Pendular (Idem, Brasil,
2017)
Dir:
Julia Murat
Logo
na primeira cena de Pendular, um
casal (vividos por Raquel Karro e Rodrigo Bolzan) divide em duas partes, com
fita adesiva colada ao chão, um galpão que será o local de trabalho dos dois.
Ela é dançarina e coreógrafa, ele é artista plástico. Parecem bem confortáveis
e felizes com esse acordo tácito de repartir o mesmo espaço do ofício,
respeitando um o lugar do outro.
Mas
é claro que essa situação não vai se mostrar tão simples e harmoniosa assim.
Para além das desavenças normais do cotidiano de qualquer casal, a história
deles é contraposta ou somada aos processos de criação artística com que os
dois estão lidando no momento e que exigem demandas e disposições diferentes.
A
diretora Julia Murat compõe com muita delicadeza e sinceridade essa atmosfera
tão particular em que o lugar do trabalho encontra-se com o da intimidade. Essa
aproximação faz pensar na intimidade que existe no ato de produzir arte e na
posição tão subjetiva e sensível que a arte exige do artista, de modos
distintos para cada linguagem e produto. Por outro lado, o filme se coloca em
posição de muito encantamento por esse processo criativo, e aquilo que se
constrói como conflito entre os personagens acaba caindo no lugar comum do
relacionamento que caminha para a crise.
Pendular corre o risco,
desde o início, de se fechar em uma estrutura narrativa que dê voltas ao redor
dos dramas dos dois protagonistas envoltos em conflitos que também estão muito
internalizados – e surge daí, talvez, uma dificuldade de acessar a essência
desses embates por eles se esconderem muito sob uma subjetividade particular.

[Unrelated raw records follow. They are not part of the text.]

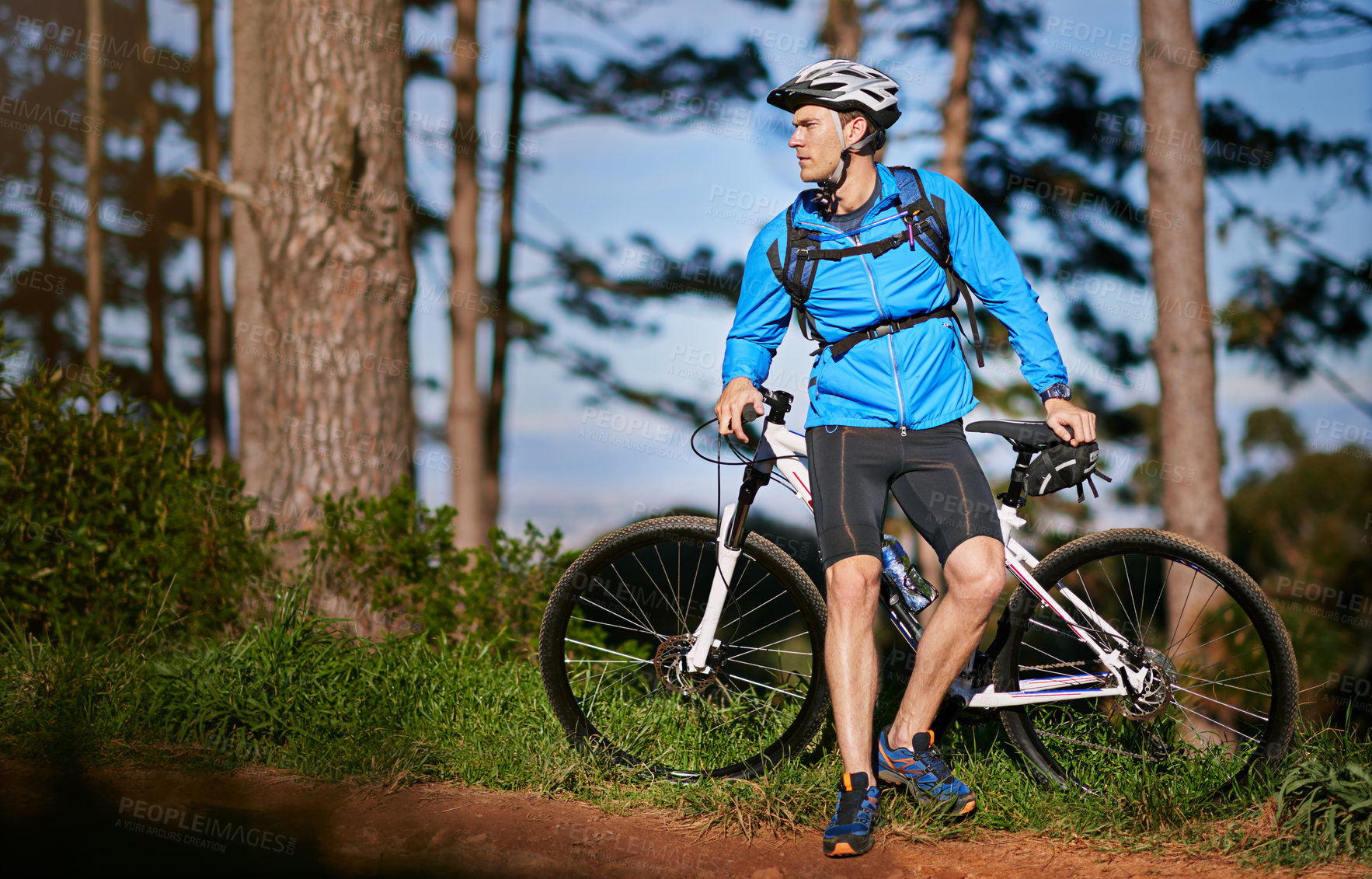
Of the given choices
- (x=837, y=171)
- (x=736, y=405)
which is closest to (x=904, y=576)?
(x=736, y=405)

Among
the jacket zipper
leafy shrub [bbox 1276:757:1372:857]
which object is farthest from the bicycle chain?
the jacket zipper

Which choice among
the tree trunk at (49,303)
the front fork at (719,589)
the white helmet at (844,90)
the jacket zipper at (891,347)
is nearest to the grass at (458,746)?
the front fork at (719,589)

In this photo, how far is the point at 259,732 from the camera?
4102 mm

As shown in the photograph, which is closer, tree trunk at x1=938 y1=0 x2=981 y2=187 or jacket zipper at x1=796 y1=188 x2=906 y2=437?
jacket zipper at x1=796 y1=188 x2=906 y2=437

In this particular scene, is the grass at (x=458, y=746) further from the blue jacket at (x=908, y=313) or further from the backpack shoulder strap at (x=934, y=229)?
the backpack shoulder strap at (x=934, y=229)

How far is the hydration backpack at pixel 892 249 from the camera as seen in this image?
3434 mm

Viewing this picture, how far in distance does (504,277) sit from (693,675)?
44.0ft

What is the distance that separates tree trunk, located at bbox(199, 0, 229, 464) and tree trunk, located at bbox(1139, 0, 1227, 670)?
14.8m

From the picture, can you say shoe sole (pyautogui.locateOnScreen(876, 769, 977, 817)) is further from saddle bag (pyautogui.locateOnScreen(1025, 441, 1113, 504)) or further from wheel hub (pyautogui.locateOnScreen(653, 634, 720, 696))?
saddle bag (pyautogui.locateOnScreen(1025, 441, 1113, 504))

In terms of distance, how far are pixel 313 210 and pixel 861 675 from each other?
13.7 ft

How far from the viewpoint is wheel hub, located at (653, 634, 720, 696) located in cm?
387

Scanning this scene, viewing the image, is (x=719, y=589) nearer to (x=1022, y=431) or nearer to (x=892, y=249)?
(x=1022, y=431)

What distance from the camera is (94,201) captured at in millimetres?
17094

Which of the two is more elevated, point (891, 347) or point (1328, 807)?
point (891, 347)
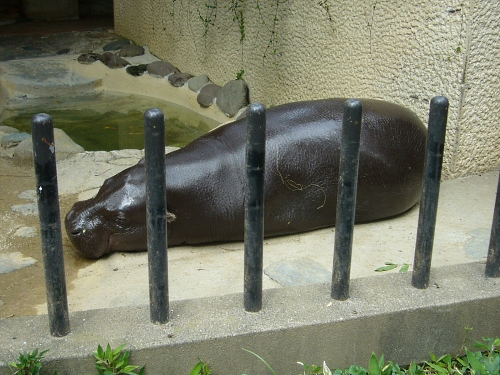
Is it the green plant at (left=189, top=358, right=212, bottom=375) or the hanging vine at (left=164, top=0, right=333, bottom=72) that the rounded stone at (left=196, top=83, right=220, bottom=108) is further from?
the green plant at (left=189, top=358, right=212, bottom=375)

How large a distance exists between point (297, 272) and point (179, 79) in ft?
16.1

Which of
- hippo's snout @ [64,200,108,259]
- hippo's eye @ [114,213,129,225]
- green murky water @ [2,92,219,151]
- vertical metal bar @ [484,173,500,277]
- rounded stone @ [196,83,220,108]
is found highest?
vertical metal bar @ [484,173,500,277]

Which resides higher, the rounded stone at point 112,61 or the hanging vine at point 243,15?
the hanging vine at point 243,15

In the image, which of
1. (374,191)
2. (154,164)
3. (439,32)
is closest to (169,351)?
(154,164)

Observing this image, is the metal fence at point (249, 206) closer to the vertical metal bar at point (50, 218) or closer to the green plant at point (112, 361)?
the vertical metal bar at point (50, 218)

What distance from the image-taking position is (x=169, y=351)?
1962 millimetres

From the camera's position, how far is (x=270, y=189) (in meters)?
3.53

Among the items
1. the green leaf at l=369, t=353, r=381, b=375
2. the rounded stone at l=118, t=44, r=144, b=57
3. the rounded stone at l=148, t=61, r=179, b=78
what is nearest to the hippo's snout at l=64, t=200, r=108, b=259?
the green leaf at l=369, t=353, r=381, b=375

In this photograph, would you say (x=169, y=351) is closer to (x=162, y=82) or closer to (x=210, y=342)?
(x=210, y=342)

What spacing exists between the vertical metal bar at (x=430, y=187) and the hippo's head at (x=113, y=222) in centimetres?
172

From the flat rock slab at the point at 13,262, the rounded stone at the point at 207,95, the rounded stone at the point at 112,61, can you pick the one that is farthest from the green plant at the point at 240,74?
the flat rock slab at the point at 13,262

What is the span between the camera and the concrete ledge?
195cm

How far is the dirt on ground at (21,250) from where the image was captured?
2943 mm

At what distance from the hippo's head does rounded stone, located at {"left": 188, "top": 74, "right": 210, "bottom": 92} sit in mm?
3846
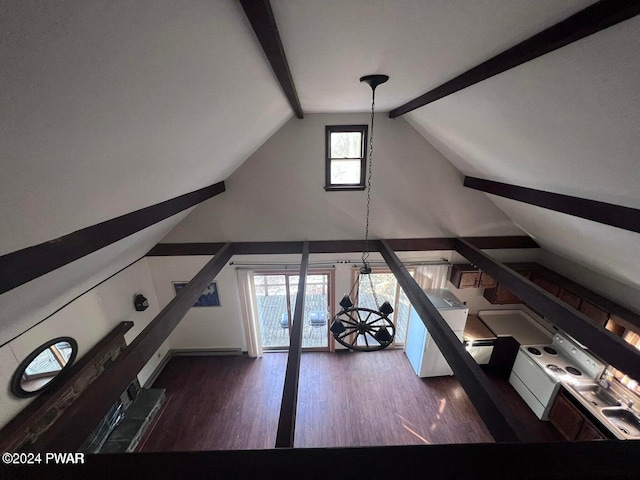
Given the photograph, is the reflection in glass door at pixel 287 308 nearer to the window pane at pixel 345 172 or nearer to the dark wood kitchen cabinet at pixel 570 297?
the window pane at pixel 345 172

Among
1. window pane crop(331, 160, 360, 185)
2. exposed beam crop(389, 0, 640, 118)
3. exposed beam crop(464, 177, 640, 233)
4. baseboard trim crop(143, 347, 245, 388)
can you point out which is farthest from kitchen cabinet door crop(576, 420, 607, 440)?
baseboard trim crop(143, 347, 245, 388)

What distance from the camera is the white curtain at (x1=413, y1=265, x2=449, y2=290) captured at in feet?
16.7

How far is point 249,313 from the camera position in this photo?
208 inches

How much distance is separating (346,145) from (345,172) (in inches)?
16.7

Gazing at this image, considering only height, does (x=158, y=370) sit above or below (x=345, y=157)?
below

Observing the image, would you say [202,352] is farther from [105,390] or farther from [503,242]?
[503,242]

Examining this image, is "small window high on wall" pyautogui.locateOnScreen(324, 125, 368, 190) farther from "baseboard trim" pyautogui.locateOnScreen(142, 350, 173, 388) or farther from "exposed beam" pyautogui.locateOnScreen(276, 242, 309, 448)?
"baseboard trim" pyautogui.locateOnScreen(142, 350, 173, 388)

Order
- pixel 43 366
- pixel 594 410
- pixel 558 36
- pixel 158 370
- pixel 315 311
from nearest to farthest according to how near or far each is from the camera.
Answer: pixel 558 36
pixel 43 366
pixel 594 410
pixel 158 370
pixel 315 311

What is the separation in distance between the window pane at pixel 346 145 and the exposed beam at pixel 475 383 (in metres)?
2.49

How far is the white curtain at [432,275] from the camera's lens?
509 cm

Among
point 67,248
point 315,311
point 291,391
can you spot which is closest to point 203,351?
point 315,311

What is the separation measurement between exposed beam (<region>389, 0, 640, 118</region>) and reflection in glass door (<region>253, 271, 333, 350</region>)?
12.8ft

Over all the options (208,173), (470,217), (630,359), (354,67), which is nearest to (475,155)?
(470,217)

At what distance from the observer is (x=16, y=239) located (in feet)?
4.90
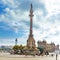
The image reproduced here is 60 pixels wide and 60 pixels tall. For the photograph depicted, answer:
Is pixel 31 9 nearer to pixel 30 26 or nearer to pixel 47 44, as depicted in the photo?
pixel 30 26

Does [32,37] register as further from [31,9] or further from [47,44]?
[47,44]

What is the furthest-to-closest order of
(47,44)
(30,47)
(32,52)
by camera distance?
(47,44)
(30,47)
(32,52)

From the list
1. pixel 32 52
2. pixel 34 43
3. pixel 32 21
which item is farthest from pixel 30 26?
pixel 32 52

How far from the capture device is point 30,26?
3319 cm

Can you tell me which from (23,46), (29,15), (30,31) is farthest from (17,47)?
(29,15)

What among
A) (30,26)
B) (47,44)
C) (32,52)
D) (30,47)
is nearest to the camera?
(32,52)

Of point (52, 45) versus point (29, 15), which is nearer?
point (29, 15)

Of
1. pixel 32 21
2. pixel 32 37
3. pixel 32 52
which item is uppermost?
pixel 32 21

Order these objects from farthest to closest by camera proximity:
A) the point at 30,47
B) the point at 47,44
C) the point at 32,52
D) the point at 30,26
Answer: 1. the point at 47,44
2. the point at 30,26
3. the point at 30,47
4. the point at 32,52

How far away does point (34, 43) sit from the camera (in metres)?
32.0

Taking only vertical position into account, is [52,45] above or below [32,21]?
below

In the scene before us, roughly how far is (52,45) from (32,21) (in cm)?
848

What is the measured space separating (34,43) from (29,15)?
15.1 feet

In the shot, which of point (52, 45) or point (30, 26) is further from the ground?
point (30, 26)
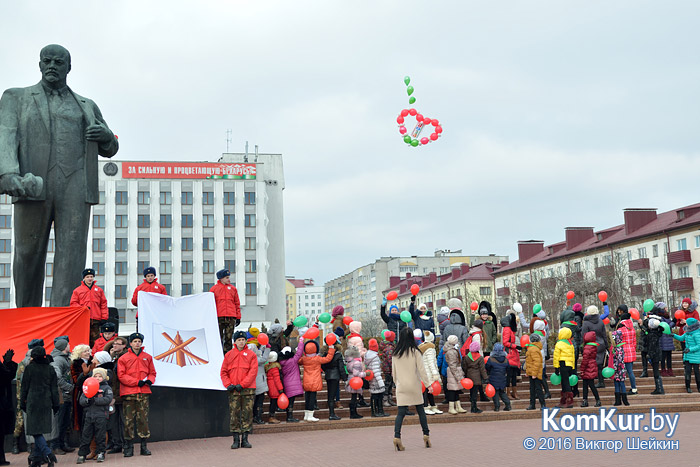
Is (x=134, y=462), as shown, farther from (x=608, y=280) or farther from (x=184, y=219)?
(x=184, y=219)

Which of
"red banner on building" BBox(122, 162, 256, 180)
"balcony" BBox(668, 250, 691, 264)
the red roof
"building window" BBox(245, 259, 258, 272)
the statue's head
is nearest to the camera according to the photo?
the statue's head

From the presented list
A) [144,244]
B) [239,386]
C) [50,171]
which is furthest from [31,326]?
[144,244]

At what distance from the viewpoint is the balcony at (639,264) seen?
62500 mm

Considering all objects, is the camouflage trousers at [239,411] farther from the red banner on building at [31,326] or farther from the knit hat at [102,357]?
the red banner on building at [31,326]

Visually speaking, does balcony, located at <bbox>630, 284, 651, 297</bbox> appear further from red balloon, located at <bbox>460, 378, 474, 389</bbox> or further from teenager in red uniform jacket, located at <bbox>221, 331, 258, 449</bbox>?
teenager in red uniform jacket, located at <bbox>221, 331, 258, 449</bbox>

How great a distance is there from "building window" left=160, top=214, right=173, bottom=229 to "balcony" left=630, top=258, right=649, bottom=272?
50074mm

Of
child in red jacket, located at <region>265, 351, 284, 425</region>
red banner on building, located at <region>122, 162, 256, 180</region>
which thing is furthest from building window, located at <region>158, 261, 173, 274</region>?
child in red jacket, located at <region>265, 351, 284, 425</region>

Não demora muito para que ele diga a ela que precisa de mais espaço, e as
negociações a partir daí se tornam mais complicadas, atingindo a privacidade de
ambos.
O
filme chega a estabelecer uma estrutura de vai e volta na medida em que as
discussões mais diretas do casal são equilibradas com as pazes feitas no dia
seguinte, até se chegar a um ponto limite, e com direito a muitas doses de sexo
– algumas muito explícitas na maneira de demonstrar a profusão sexual que
existe entre eles; afinal, eles podem até brigar, mas transam bem intensamente, que fique claro.
Nesse
sentido, o sexo funciona muito como reflexo da potência do corpo, palavra-chave
desse filme. Todos os movimentos que o filme faz passa pela consciência
concreta da existência de corpos em choque ou em efusão criativa, à flor da pele, o que atinge o próprio trabalho artístico de ambos – e se a dança é muito explícita nesse
sentido, as esculturas dele possuem algo de robusto que remete a uma concretude
corporal. Pendular é, portanto, um
filme muito físico e ao mesmo tempo por demais “subjetificado”, quase que enfeitiçado
demais pela beleza e pureza do que compõe como movimento daqueles corpos em
relação às disputas de espaço e às sentimentais.
Ao
mesmo tempo, eu realmente vejo uma delicadeza sincera no filme, uma
sensibilidade notável ali que passa por esse processo duplo, arte e
entrosamento a dois. Mas é o que também me joga em um lugar de distanciamento
pelo filme operar sempre no limite da aceitação desse jogo que se opera entre
os personagens, sem ir muito a fundo neles a não ser pela exploração do drama
do casal – para ser mais claro: as DRs, que poucas vezes saem do lugar do banal
–, tornando-o frio em certo sentido ou com a sensação de que já vimos isso antes
e sabemos como vai terminar.
Esse
é o mesmo problema que eu sinto com o filme anterior da cineasta, Histórias que Só Existem Quando Lembradas,
muito cativante na sua proposta de aproximação entre realidades distintas que
se opera entre os personagens do filme, mas ancorando-se em uma premissa que
parece bastar enquanto gesto de delicadeza e captação de sensibilidades, atuado
pela cineasta e pela protagonista ao viajar para um lugar remoto no interior do
país a fim de fotografar pessoas isoladas. Os personagens de Pendular talvez experimentem, por outras
vias, um tipo de isolamento que o filme tenta dar substância, por mais próximos
que estejam um do outro – tão longe, tão perto... –, mas corre o risco de
afetar a própria experiência do espectador com um afastamento indesejado.